“Las Vegas, New Mexico” is about a city rooted in a complex linguistic and cultural history where the boundaries of identity are fluid and intricate, but is also as American as any small town in the country.
Featuring: Gabriel Ellison-Scowcroft
United Photo Industries
James Estrin and David Gonzalez, Co-Editors of the New York Times Lens Blog
The town of Las Vegas, New Mexico was founded in 1835 on a land grant provided by the Mexican government. Eleven years later, an American General marched into town to announce that New Mexico was now an American territory. There isn’t a tidy narrative about how Las Vegas’ people have become part of the American fabric. It is a layered place with a complex history of different cultures coming, or being forced, together — of friction between languages, of discrimination, and of economic disparity. For a brief time, Las Vegas was one of the largest and most important cities in the American Southwest, but its population is now shrinking rapidly as young people leave to find opportunities elsewhere. Most older Las Vegans have inherited the slow-spoken Spanish of northern New Mexico, but the language is in danger of disappearing. Catholicism predominates and sects like the Los Penitentes brotherhood are still active in the community and cloaked to outsiders. Las Vegas, New Mexico is a place that is rooted in a complex linguistic and cultural history where the boundaries of identity are fluid and intricate, but it is also as American as any small town in the country.

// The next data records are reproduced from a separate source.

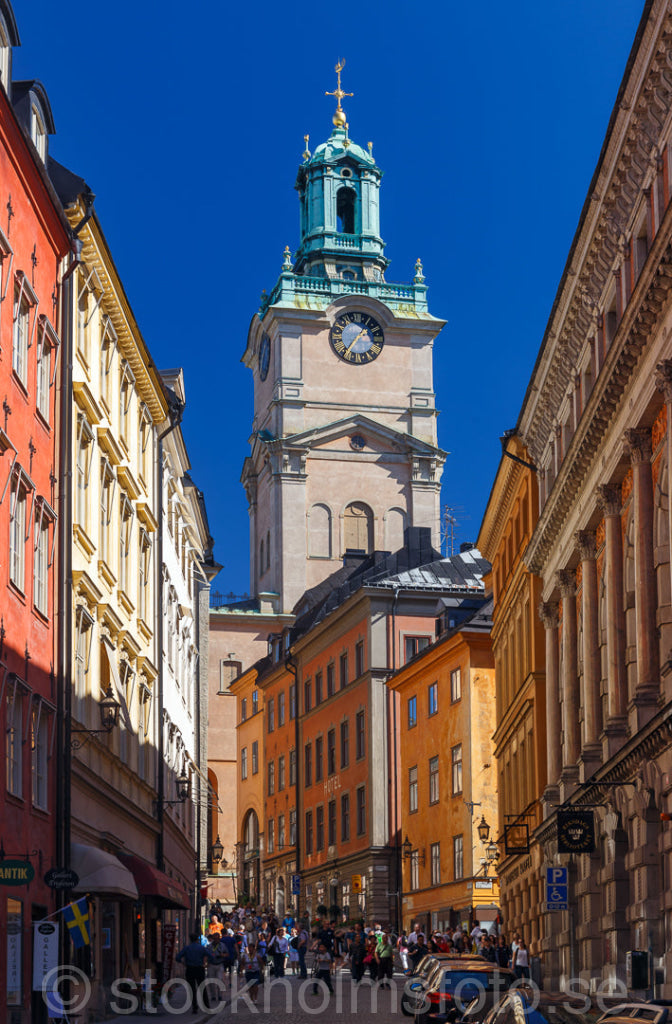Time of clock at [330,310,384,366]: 1:36
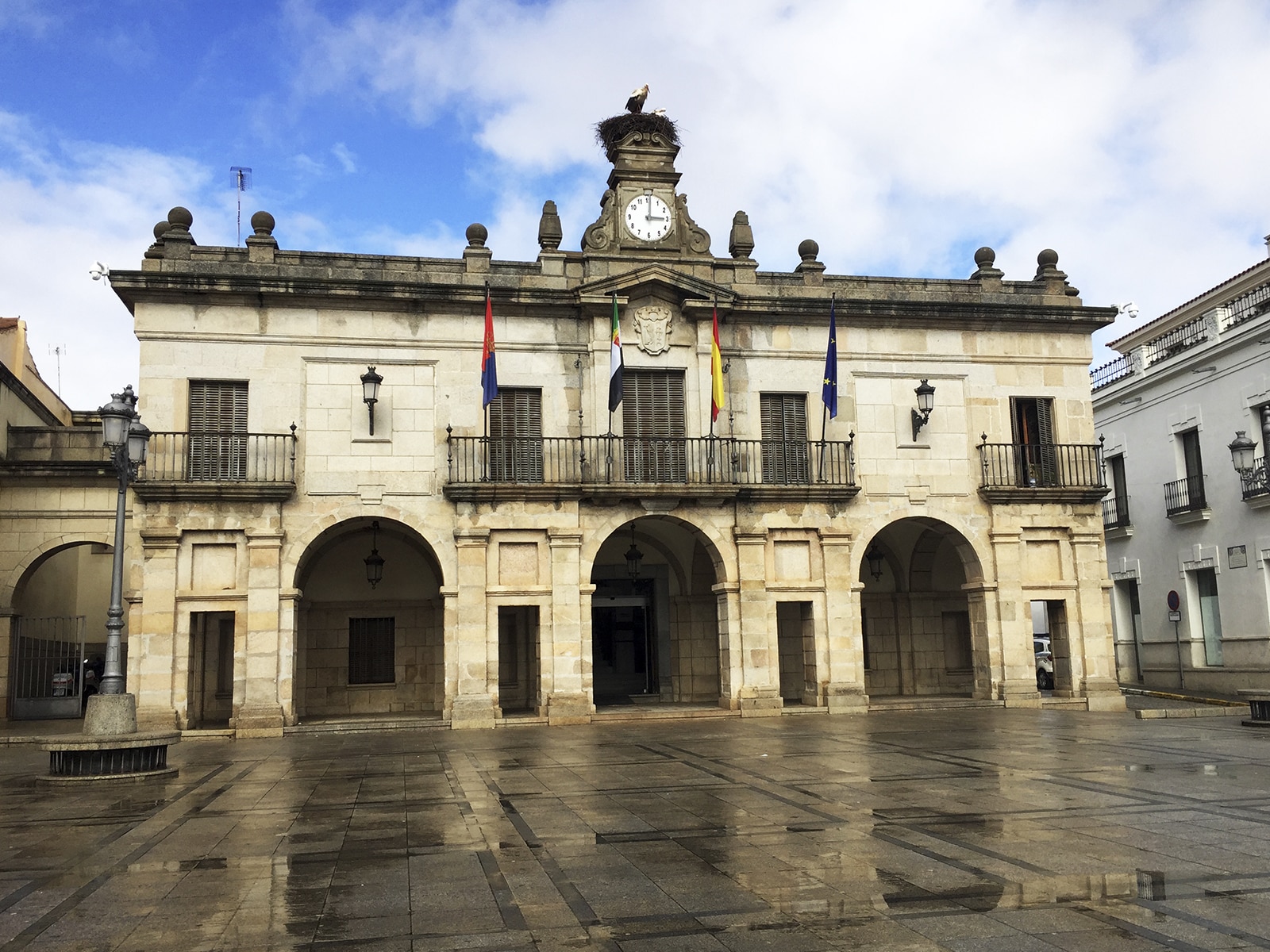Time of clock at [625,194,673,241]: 3:00
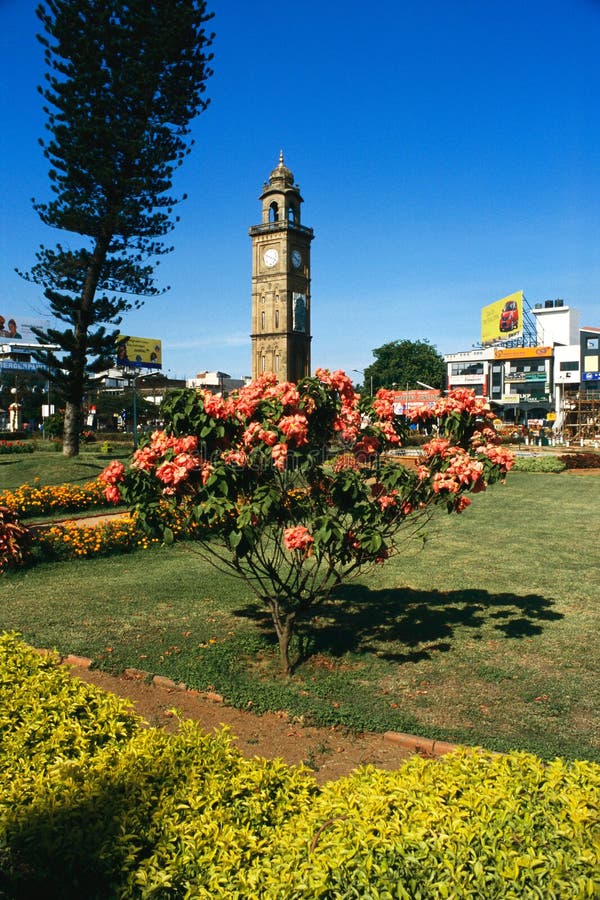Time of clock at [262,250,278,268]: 3:48
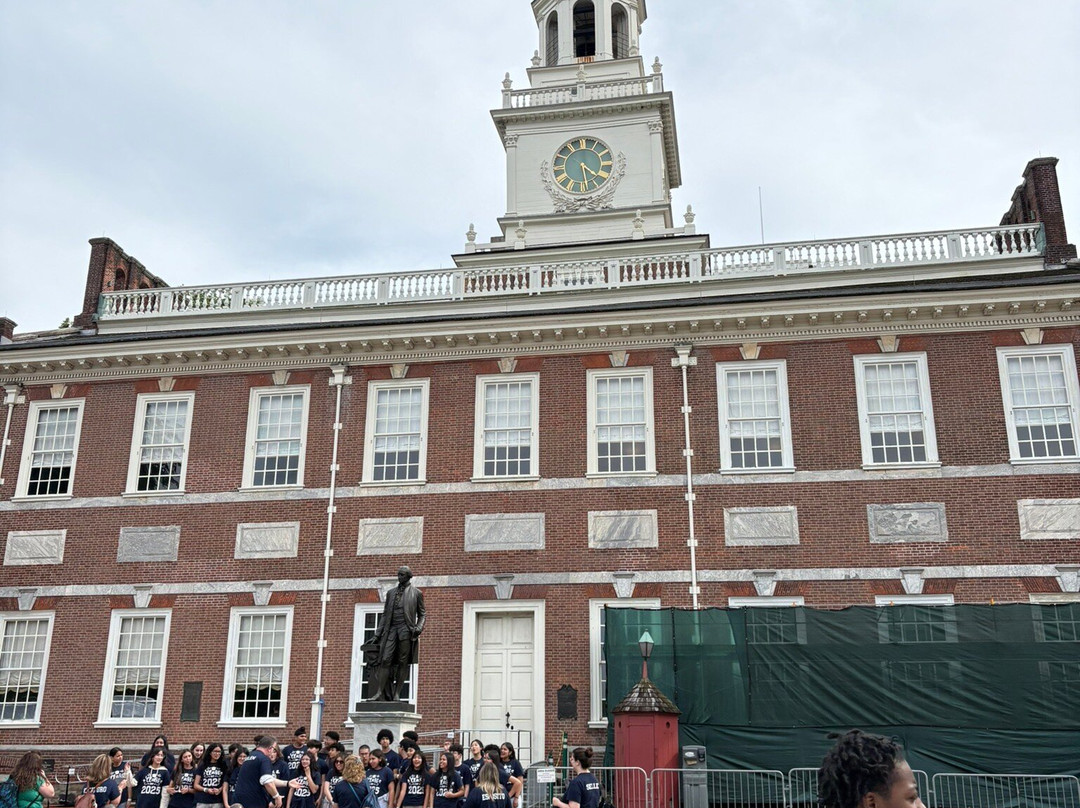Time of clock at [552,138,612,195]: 4:28
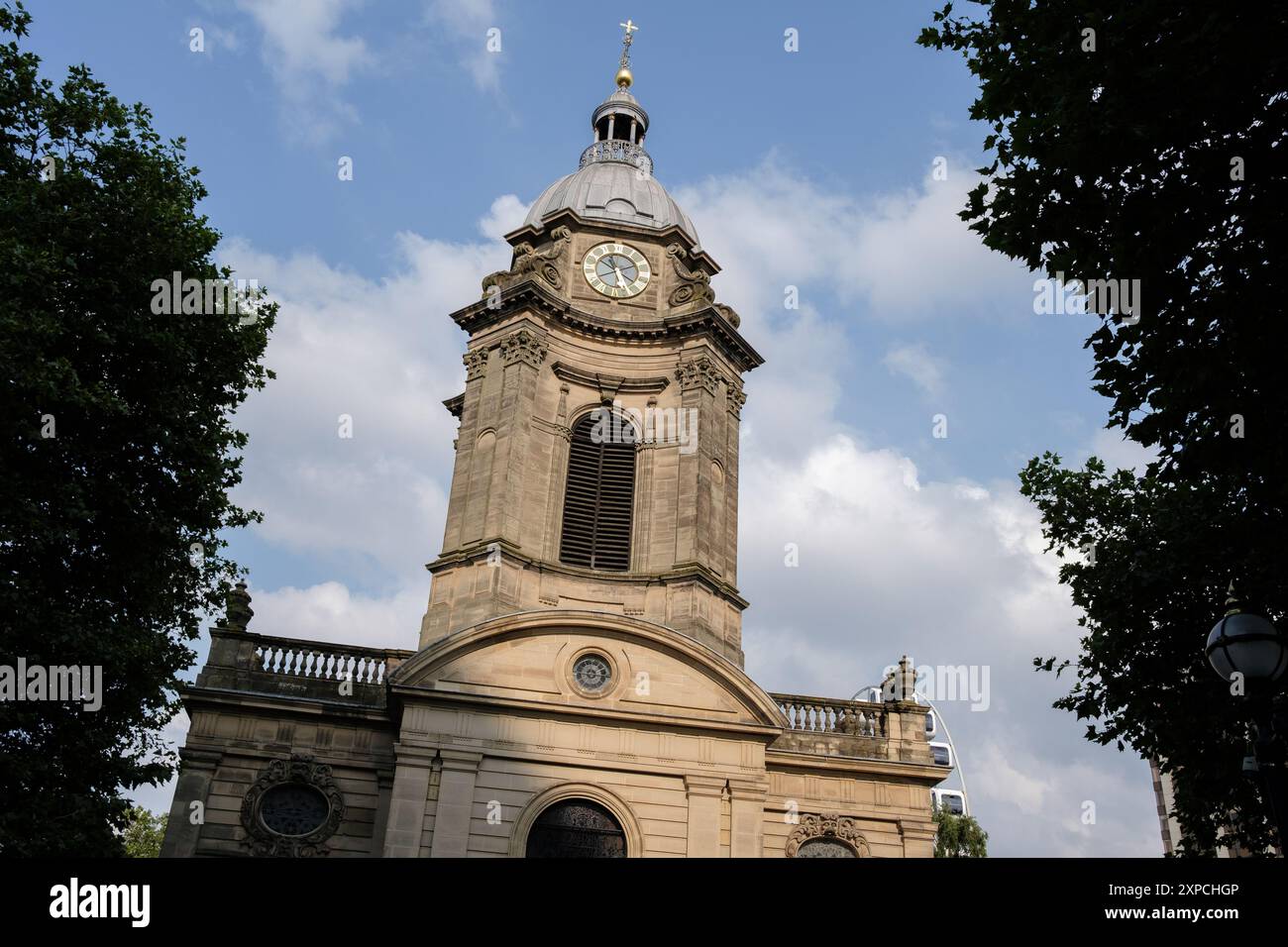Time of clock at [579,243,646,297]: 9:56
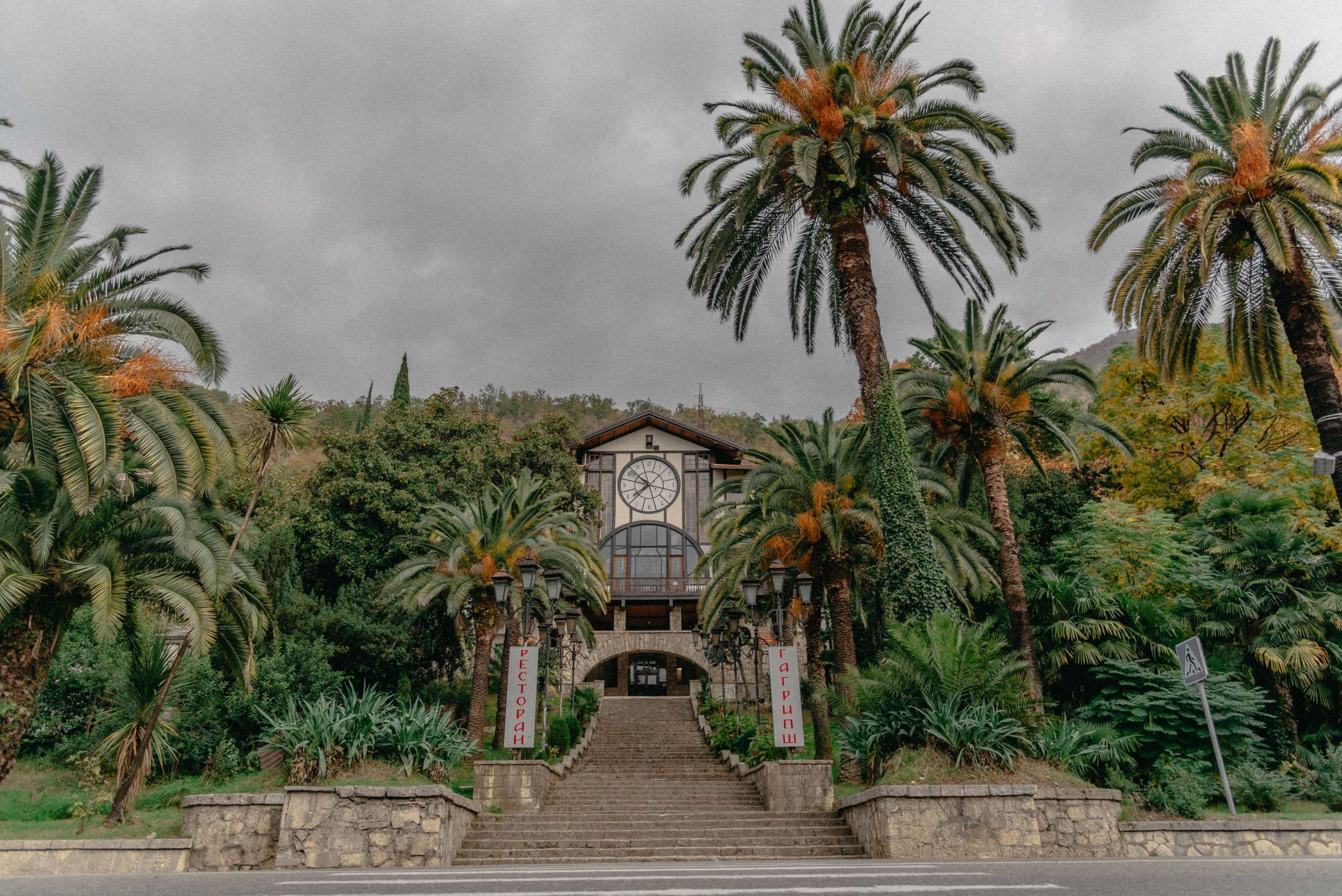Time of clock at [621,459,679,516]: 7:51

Gabriel Ellison-Scowcroft is a photographer, radio producer and writer originally from Quebec, Canada, but currently based in San Diego, California. After graduating from journalism school in Montreal and working for CBC Radio, Gabriel moved to New York City and then Southern California to pursue freelance photojournalism and radio producing. He has worked on a wide-array of stories, from investigative projects exploring student homelessness in San Diego County to long-term documentary storytelling projects such as “Las Vegas, New Mexico” to podcasts about indigenous perspectives on public land. Gabriel is particularly interested in the intersection of documentary photography and exhaustive historical research and how these two disciplines can be used to better understand contemporary realities.